The money mistake you're probably making
But this younger generation isn't necessarily reckless with their money. "They've racked up enormous amounts of student debt," says Dunn. "There are also many things that people consider necessities today--like a car--that others didn't think of as necessities before."
Need another reason to curb your spending? Women are more likely to stress about debt than men, according to a follow-up study by Dunn and her colleagues. So whether you're deep in debt or working hard to avoid it, use these tips to stay on top of your finances:
Double your minimum payment
Here's some good news: Research showed that when the minimum monthly credit card payment is raised just a little, it causes people to pay back even more, which means you'll get out of debt quicker. "It has a psychological impact on people," says Dunn. "It makes them take repaying more seriously. In the end, everything costs less if you pay off faster." Since you can't control what the bank asks for, make your own rule and stick to it. If your bill
says you owe a minimum of $50, make it $100.

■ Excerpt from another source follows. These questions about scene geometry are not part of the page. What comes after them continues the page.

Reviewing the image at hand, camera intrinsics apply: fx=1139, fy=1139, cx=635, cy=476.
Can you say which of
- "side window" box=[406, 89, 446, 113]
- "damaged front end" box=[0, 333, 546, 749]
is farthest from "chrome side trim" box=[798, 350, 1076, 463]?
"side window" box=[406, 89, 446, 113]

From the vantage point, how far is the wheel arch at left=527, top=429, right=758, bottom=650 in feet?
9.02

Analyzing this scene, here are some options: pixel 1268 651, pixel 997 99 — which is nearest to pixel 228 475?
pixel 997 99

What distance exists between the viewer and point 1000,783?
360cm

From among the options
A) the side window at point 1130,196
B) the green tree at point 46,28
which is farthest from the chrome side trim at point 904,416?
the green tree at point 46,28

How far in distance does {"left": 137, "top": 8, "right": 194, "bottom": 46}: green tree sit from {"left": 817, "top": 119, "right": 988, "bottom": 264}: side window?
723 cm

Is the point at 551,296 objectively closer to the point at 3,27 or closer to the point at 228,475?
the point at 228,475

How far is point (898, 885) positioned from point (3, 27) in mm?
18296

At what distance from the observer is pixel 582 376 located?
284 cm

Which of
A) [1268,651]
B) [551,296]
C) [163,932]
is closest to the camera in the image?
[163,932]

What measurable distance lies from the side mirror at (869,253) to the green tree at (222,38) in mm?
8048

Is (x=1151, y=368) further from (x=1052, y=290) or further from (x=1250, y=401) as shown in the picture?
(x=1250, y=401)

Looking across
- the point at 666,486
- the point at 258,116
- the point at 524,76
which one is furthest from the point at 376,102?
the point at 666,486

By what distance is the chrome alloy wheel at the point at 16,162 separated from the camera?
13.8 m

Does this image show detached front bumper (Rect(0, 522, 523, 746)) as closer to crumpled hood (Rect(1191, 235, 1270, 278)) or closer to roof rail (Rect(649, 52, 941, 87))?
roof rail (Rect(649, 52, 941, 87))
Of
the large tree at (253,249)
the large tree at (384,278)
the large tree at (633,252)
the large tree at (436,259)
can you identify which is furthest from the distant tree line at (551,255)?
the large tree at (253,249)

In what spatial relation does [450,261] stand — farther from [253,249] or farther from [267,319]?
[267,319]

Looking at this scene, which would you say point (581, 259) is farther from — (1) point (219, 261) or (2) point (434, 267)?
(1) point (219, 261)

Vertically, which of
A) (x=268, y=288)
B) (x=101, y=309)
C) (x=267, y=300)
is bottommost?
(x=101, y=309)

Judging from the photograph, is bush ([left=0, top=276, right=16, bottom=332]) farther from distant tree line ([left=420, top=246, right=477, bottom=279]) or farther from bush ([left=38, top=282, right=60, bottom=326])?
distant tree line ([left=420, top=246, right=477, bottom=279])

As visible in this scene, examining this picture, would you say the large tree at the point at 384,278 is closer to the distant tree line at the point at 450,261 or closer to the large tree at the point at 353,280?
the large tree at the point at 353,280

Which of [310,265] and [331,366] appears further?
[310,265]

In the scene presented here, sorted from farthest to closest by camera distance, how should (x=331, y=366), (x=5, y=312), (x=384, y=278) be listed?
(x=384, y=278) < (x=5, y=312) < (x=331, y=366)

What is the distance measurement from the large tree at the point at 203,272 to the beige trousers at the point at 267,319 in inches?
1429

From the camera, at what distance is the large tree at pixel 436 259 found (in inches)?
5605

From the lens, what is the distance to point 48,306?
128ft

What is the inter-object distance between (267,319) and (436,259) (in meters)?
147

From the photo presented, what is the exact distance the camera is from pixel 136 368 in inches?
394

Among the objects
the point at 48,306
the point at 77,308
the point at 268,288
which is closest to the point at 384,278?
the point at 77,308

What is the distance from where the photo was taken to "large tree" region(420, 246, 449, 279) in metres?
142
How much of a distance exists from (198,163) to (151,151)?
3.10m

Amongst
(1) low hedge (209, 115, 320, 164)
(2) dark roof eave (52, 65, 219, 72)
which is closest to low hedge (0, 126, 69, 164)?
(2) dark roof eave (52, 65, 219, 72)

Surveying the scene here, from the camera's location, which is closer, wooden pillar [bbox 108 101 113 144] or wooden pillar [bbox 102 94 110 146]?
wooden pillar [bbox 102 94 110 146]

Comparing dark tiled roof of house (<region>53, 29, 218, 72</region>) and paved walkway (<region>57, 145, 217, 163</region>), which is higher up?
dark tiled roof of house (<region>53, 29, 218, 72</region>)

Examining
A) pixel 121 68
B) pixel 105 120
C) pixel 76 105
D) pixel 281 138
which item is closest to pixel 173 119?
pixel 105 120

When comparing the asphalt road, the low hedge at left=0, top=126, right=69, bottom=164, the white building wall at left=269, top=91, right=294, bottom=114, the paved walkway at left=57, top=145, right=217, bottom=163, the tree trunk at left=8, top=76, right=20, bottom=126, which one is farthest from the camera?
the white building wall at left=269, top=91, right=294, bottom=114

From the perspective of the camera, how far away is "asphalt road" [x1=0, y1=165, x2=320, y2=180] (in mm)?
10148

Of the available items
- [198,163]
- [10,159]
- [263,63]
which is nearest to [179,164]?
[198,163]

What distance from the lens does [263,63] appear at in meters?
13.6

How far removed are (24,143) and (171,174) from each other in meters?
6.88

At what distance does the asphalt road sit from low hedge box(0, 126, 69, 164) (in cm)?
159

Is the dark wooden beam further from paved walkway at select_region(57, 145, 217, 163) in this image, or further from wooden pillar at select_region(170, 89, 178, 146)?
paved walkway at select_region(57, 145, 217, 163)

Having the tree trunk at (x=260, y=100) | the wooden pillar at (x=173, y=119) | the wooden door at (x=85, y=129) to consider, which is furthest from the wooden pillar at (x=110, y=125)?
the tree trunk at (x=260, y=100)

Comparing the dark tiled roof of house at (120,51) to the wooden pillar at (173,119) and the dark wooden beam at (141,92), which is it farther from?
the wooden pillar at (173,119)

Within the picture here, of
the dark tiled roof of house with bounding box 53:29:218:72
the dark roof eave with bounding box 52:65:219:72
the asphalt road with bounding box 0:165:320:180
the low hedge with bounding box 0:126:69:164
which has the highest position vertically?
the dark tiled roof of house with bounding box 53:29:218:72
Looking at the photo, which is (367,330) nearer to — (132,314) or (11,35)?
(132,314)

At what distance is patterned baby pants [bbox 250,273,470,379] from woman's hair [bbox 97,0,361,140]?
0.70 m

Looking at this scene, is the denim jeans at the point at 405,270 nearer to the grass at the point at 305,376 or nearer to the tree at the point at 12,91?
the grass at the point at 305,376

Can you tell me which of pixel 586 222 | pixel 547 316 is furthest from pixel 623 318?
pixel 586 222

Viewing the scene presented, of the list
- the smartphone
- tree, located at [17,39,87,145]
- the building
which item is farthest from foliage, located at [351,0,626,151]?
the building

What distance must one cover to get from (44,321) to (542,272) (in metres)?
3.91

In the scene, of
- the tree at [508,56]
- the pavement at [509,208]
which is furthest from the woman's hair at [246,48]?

Forget your friends' finances
When it seems like everyone is suffering the same money woes, it can make you less serious about taking control of your spending. "It's still not the norm to carry credit card debt, but many think it is," says Liz Weston, financial expert and author of The 10 Commandments of Money. "Don't take comfort in thinking everyone else is in debt."
Pick the right plastic
Those fancy reward cards are great, but their rates can be higher than normal. If you're paying your bill in full every month, go for it. "But if you're carrying a balance on your card, look for one with a low rate instead," says Weston. And read the fine print--some cards are made for really big spenders.
Check out these tools
Websites like Mint.com let you track your spending so you can figure out where you budget needs some work. You can also set up helpful text alerts from your bank. Need to save for a big purchase? Set up an online account somewhere like Ally or ING Direct, says Weston. They'll let you set up free sub-accounts that will automatically subtract savings each month.
Don't forget the future
It may seem way too far away, but the best time to start saving for retirement is in your twenties and thirties. Even if you're paying down student loans and credit card debt, keep a little money stashed away in savings so that it gains interest. "People think, 'I have my whole life to save,' but that's not how the math works," says Weston.
Know when to wave the white flag
Unfortunately, if your debt becomes unmanageable, it's better to get help sooner rather than later. "If your debt is equal to half or more of your income, it's time to talk to a credit counselor or bankruptcy attorney," says Weston. Check out the National Foundation for Credit Counseling at NFCC.org for help.